▶ _Document excerpt_
ENSISHEIM, town in Haut-Rhin department, Alsace, E. France, about 19 mi. (30 km.) S. of *Colmar. R. *Meir of Rothenburg was held prisoner there from 1286. The first evidence that Jews were living in the town dates from 1291. They were among the victims of the *Armleder persecutions in 1338. The community had hardly been reconstituted when it suffered from the persecutions accompanying the *Black Death in 1348–49. A few Jews again settled there from 1371. The small community welcomed the Jews expelled from Kaysersberg and *Mulhouse at the beginning of the 16th century. After an ordinance of 1547, only one Jewish family was allowed to reside in Ensisheim and the surrounding localities, and the synagogue was closed for worship. In 1689, some Jews were again admitted for a short while on payment of a high protection fee. It was not until 1824 that some Jews again settled there. Only a few Jews were still living there in 1936. At an unknown date there was a *blood libel in Ensisheim and the Jews there were put on trial.

BIBLIOGRAPHY:

Germ Jud, 2 (1968), 211ff.; E. Scheid, Histoire des Juifs d'Alsace (1887), 78, 107, 118, 135; F.J. Merklen, Histoire d'Ensisheim, 1 (1840), 185ff, 348; 2 (1840), 286 and passim; Z. Szajkowski, Franco-Judaica (1962), nos. 21, 1429.

▶ _Listed records_
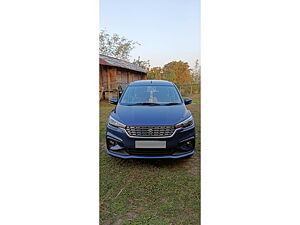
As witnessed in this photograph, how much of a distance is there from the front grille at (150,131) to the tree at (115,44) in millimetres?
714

---

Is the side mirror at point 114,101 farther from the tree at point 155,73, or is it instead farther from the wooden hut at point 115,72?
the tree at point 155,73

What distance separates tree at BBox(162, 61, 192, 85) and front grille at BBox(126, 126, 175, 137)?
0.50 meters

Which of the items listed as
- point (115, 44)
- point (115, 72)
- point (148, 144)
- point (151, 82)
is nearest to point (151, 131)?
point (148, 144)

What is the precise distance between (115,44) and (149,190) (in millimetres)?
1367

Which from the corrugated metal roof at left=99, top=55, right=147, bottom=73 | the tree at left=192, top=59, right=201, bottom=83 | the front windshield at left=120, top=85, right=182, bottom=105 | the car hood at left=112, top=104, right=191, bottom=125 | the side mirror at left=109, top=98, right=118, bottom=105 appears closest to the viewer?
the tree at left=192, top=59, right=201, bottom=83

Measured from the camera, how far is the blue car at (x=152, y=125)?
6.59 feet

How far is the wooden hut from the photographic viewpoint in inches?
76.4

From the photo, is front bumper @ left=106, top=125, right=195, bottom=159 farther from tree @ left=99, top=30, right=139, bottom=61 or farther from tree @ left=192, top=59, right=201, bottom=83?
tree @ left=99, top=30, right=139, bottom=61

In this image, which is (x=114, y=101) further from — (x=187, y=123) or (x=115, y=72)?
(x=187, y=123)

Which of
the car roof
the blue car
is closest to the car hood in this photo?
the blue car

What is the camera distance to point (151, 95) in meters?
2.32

▶ _Goals_
#1 According to the entry on Ensisheim, in what year does the first evidence of Jews living in the town date?
#2 Find every line of the records that contains the string "millimetres", matching case exactly.
The Ensisheim entry and the records have nothing to do with each other.

▶ _Task-by-task outputs_
#1 1291

#2
As witnessed in this photograph, how much of a distance is there from the front grille at (150,131) to the tree at (115,44) in millimetres?
What is the precise distance between (115,44) and (149,190) (in millimetres)?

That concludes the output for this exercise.